Implanon estará disponível gratuitamente para 4 mil mulheres em Belém

IMPLANTE CONTRACEPTIVO COMEÇARÁ A SER APLICADO, NA REDE MUNICIPAL DE SAÚDE, A PARTIR DA SEGUNDA QUINZENA DE MARÇO. MÉTODO É CONSIDERADO VANTAJOSO POR SUA LONGA DURAÇÃO E ALTA EFICÁCIA. ALÉM DE PREVENIR GRAVIDEZ INDESEJADA, O ACESSO AO CONTRACEPTIVO IMPLANON TAMBÉM CONTRIBUI PARA A REDUÇÃO DA MORTALIDADE MATERNA

O método contraceptivo “Implanon” começou a ser aplicado em algumas mulheres em Belém durante ação alusiva ao “Março Lilás” realizada neste sábado (7), na Unidade Especializada em Saúde da Mulher (URE Mulher), bairro de Nazaré, em Belém (PA). A partir da segunda quinzena de março, serão disponibilizadas gratuitamente para o público feminino 4 mil unidades do implante pelo Sistema Único de Saúde (SUS) na rede municipal.

A operadora de caixa Gabriele Souza, de 33 anos, foi uma das primeiras a receber o novo método contraceptivo. Mãe de dois filhos, Gabriele afirma que não pretende engravidar novamente e considera que o serviço chegou no momento certo.

“Fiquei sabendo pela televisão e procurei uma unidade de saúde para me informar sobre os detalhes. O processo foi bem rápido: participamos de uma palestra para entender tudo, depois fiz a triagem. Agora já estou mais aliviada, já que não tenho mais a intenção de ter filhos. Então, por três anos, até fazer a troca, fico mais tranquila”, conta.

Vantagens do Implanon

O implante subdérmico contraceptivo liberador de etonogestrel, conhecido como Implanon, é um método considerado vantajoso em relação aos já existentes por sua longa duração e alta eficácia, uma vez que age no organismo por até três anos.

A aplicação do Implanon, por meio da rede municipal de saúde, busca prevenir gestações não planejadas e contribuir para a redução da mortalidade materna, atendendo aos Objetivos de Desenvolvimento Sustentável (ODS), da Organização das Nações Unidas (ONU).
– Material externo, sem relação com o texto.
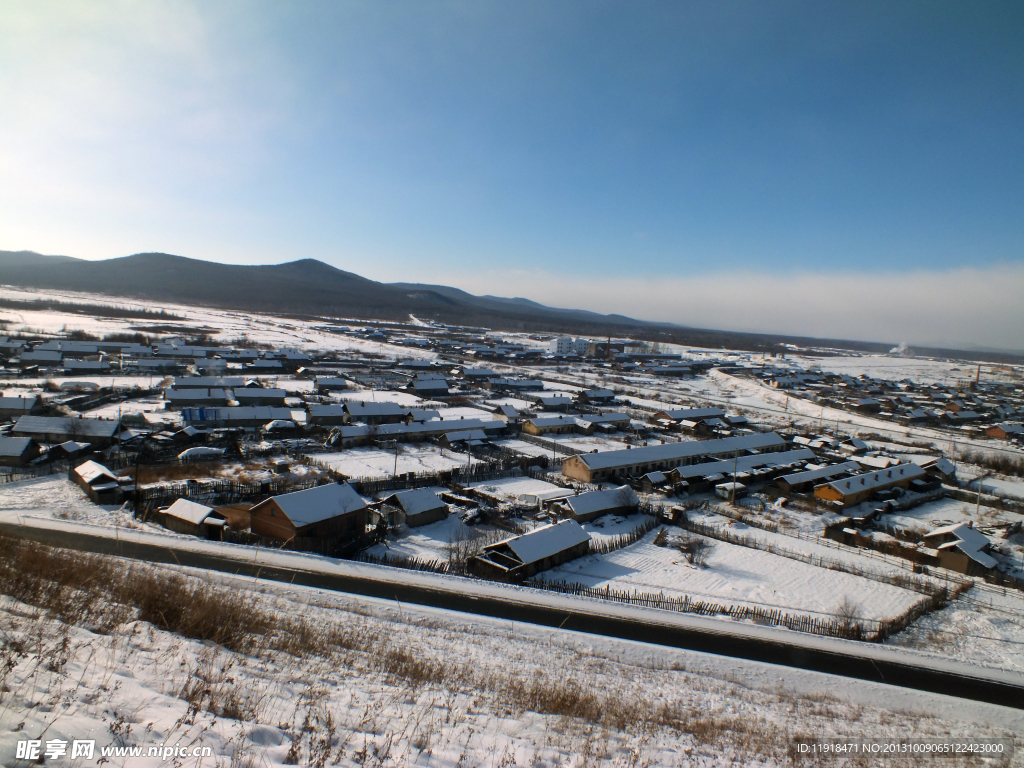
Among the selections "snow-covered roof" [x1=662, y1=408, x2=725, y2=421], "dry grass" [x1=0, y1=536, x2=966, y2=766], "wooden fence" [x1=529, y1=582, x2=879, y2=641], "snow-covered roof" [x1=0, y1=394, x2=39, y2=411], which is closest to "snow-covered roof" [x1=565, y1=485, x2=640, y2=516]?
"wooden fence" [x1=529, y1=582, x2=879, y2=641]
A iniciativa chega como uma política pública que busca ampliar o acesso ao planejamento sexual e reprodutivo. Inicialmente, a rede municipal de saúde dará prioridade a alguns grupos:

  • mulheres em situação de rua;
  • adolescentes de 14 a 19 anos;
  • mulheres que vivem com HIV;
  • mulheres privadas de liberdade;
  • mulheres que tiveram pré-natal de alto risco;
  • mulheres com algum transtorno ou condição relacionada à saúde mental.
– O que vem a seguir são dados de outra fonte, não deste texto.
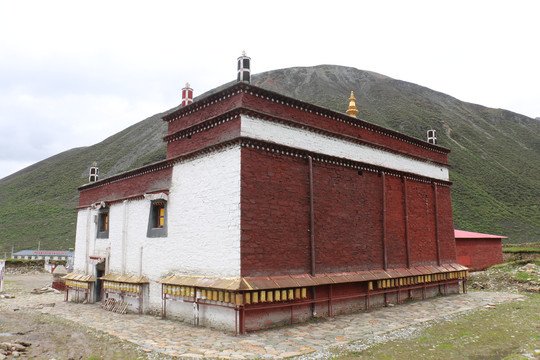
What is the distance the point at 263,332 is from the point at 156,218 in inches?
265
“Nesse primeiro momento estamos trabalhando com grupos prioritários, então estimamos que quatro mil mulheres serão atendidas com o Implanon na rede municipal de saúde de Belém. A previsão é iniciar a implantação na segunda quinzena de março”, explica Aline Gobbo, coordenadora da referência técnica em saúde da mulher da Secretaria Municipal de Saúde de Belém (Sesma).

Capacitação técnica
Equipes formadas por médicos e enfermeiros da rede municipal de saúde de Belém estão sendo capacitadas por profissionais da Universidade Federal do Pará (UFPA). O processo está nos ajustes finais para que os profissionais estejam habilitados para iniciar a implantação nas usuárias da rede.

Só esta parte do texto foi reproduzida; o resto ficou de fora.